* _Document extract_
##############################

Notes on Computer Graphics - A Map of Sorts

January 13th, 2020 by Diana Coman

My initial pondering of the choice regarding which way to go best when looking for sense in computer graphics (CG) turned quite quickly into a rather concentrated read of ~everything I could find relevant to CG (and even beyond it). As a side result, I ended up attempting to sketch mentally for my own needs a sort of preliminary map as I could make it out from all that is scattered out there. While probably not even complete1, it still makes my head hurt to try and keep in the whole of it as it came, not even structured, not even fully processed. As a result, I find myself without much choice than to attempt here to get it out and set it down in writing mainly because I need to unload it really and otherwise simply for my own future use, for my own future reference, for whatever will be the next iteration on it, around it or even directly in opposition to it.

As a starting note, it seems to me that in current CG as in ~everything else nowadays, there tends to be such narrow focus - such overfitting of methods and even of thoughts really - of those involved that one would easily think there's no coherent bigger picture even possible or ever desired. Everything is split and then split again for good measure and yet again, until one loses count of all those splits and perceives as a result just a tiny bit of the whole as if it were a world - an island really - in and by itself. There are effectively people that describe themselves as "animators" or "modelers" or "riggers", confining and willingly limiting themselves thus to what amounts simply to different stages of the production pipeline in just *one* approach within one branch of the wider CG. And while I get the appeal of such narrowness of focus - it keeps things easier and less overwhelming - I find it both abhorrent and ill-fitted to humans really, it's literally aiming to become an overspecialised and overfitted piece of machinery within an industrial process, how can one live - and moreover, want and even aim to live - like this in the first place?2

Putting aside my questioning of this overfitting approach and switching for now to the point of view of someone aiming to explore the CG domain as a whole, one practical result of the above overspeciliasation is that any sort of mapping has to start mostly from ground up, collecting bits and pieces and gradually figuring out the specific terms that each separated island within the CG wider domain employs for its own needs. Since the whole exploration happens in this Internet world that is made essentially of words and not much more, finding those specific terms for each narrow domain is quite crucial too - the equivalent of discovering the way to each island of relevant meaning lost on the sea of irrelevancy. Nevertheless and rather uplifting, even the CG world does not seem to have been - or indeed to need be - at all times this fragmented. Most notably, I was able to find3 for instance the refreshing book of Glassner from 19944 that provides an enjoyable and quite comprehensive discussion of computer graphics as the result of combining three previously distinct domains: the human visual system, digital signal processing, the interaction of matter and light.

As far as I understand it, the image synthesis approach to computer graphics aims to identify the relevant known physical aspects and then develop corresponding computer models - the key words here being physical and models: on one hand the whole approach is explicitly informed by the current understanding of reality and on the other hand, its aim is to effectively translate this to the relatively new and certainly more restrictive domain of computing5. Even within image synthesis, one inevitable split that is readily noticed is that between geometry (3D) and imagining (2D representations of 3D geometry) or the corresponding processes of modeling (obtaining the desired shapes) and rendering (translating them to the 2D image that is displayed on a computer screen).

##############################

* _Stored data_
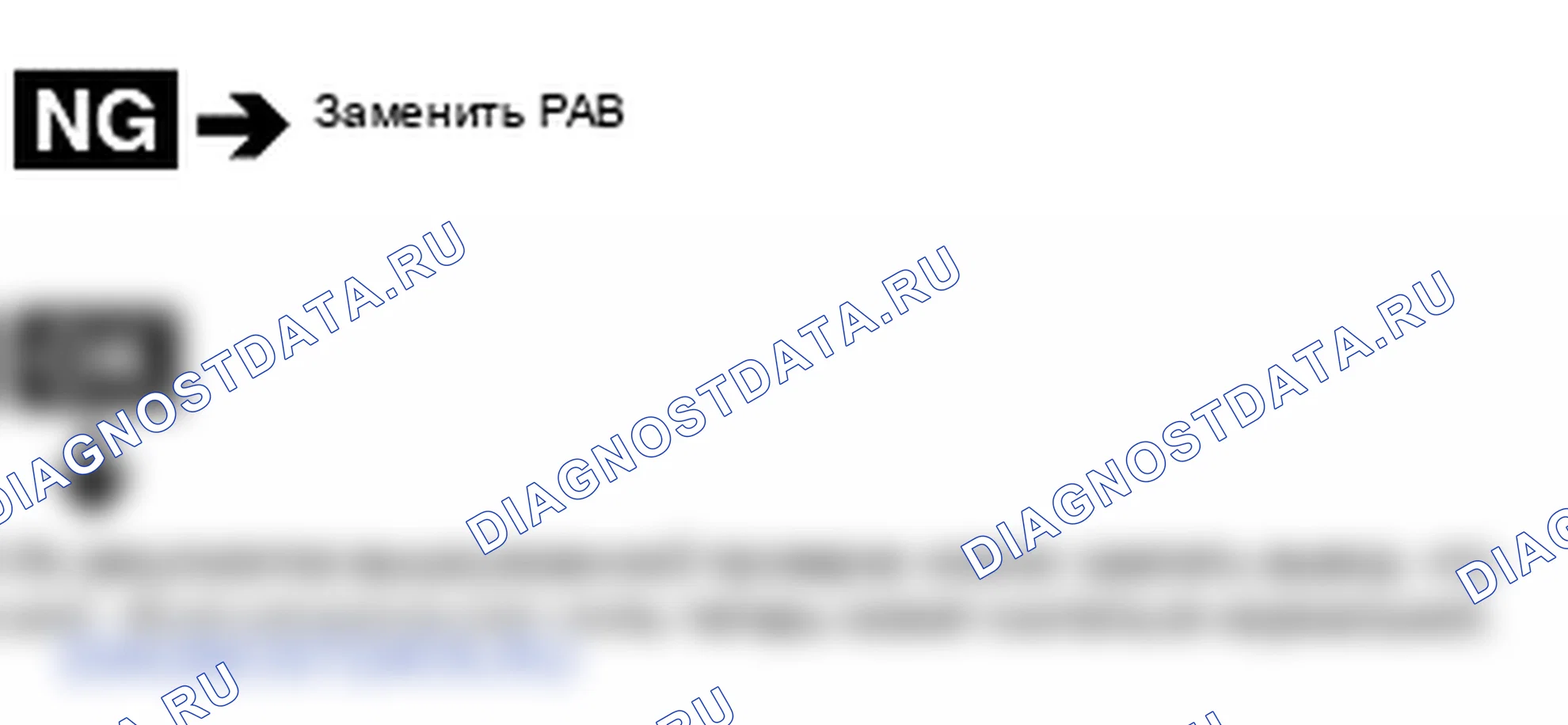Поиск неисправностей. Hyundai Atos MX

##############################

* _Explore the material_
1) Answer from the computer graphics notes:
(a) Which three labels are given as examples of how some people describe themselves?
(b) Which three previously distinct domains does the Glassner book combine?
(c) In image synthesis, what does modeling mean according to the notes?
2) Write the next part of the computer graphics notes, picking up from their final sentence.
The listing plays no part in what comes next.

* _Answer section_
1)
(a) "Animators", "modelers" and "riggers".
(b) The human visual system, digital signal processing, and the interaction of matter and light.
(c) Obtaining the desired shapes.

2)
The split between modeling and rendering already creates its own smaller inner islands of its own, on which even the same terms come with different definitions as they are seen from different perspectives. For starters, the very humble pixels themselves are not quite the same thing: from a modeling perspective, pixels get defined as geometrical areas intersected by shapes; from a rendering perspective though, they are seen as samples of a continuum. This very difference further feeds into any related notions such as alpha for instance: from a modeling perspective, alpha represents percentage coverage by an object; from a rendering perspective, the same alpha is simply opacity. The widespread "definition" of alpha as just "opacity" thus simply reflects the current predominance of rendering over modeling: because ultimately the whole point of CG is to get 2D representations on screens, it would seem that the rendering itself can steal the whole show at times, leaving the modeling in the shadows as a sort of unloved preliminary step.

Walking down the branches of modeling and rendering reveals further splits that seem to be increasingly exploratory rather than strictly inevitable forks in the road. Nevertheless and perhaps unsurprisingly there is always and on all levels this clear separation and even tension between approaches that focus on further developing that translation of physical models to the computer domain versus approaches that focus on the narrow treatment of specific cases. On the modeling branch, this tends to play out as far as I see it as mathematical descriptions of shapes and surfaces (vector representations, constructive solid geometry and various geometric algebras6 ) versus enumerations of vertices and triangles or polygons (rasterised formats essentially). On the rendering branch, there are on one hand the ray-tracing approaches that aim for physical correctness7 and on the other hand the rasterization approaches that aim first and foremost for speed and fit to existing GPUs8.

Going further down this tree of graphics splits, there are of course materials and textures and animations, as main categories, even without going into specifics such as rendering of fonts. At this level things really tend to explode in numbers, mainly to fit all sorts of quirks of tools and GPUs. Looking strictly at the actual methods employed rather than the output formats or specific bits of GPU programming, there seems to be considerably less variety: the bulk of materials and textures can be neatly split into programmatically vs manually generated; animations are essentially defined as a set of different poses of the character, with interpolated movement between the poses to create smooth transition.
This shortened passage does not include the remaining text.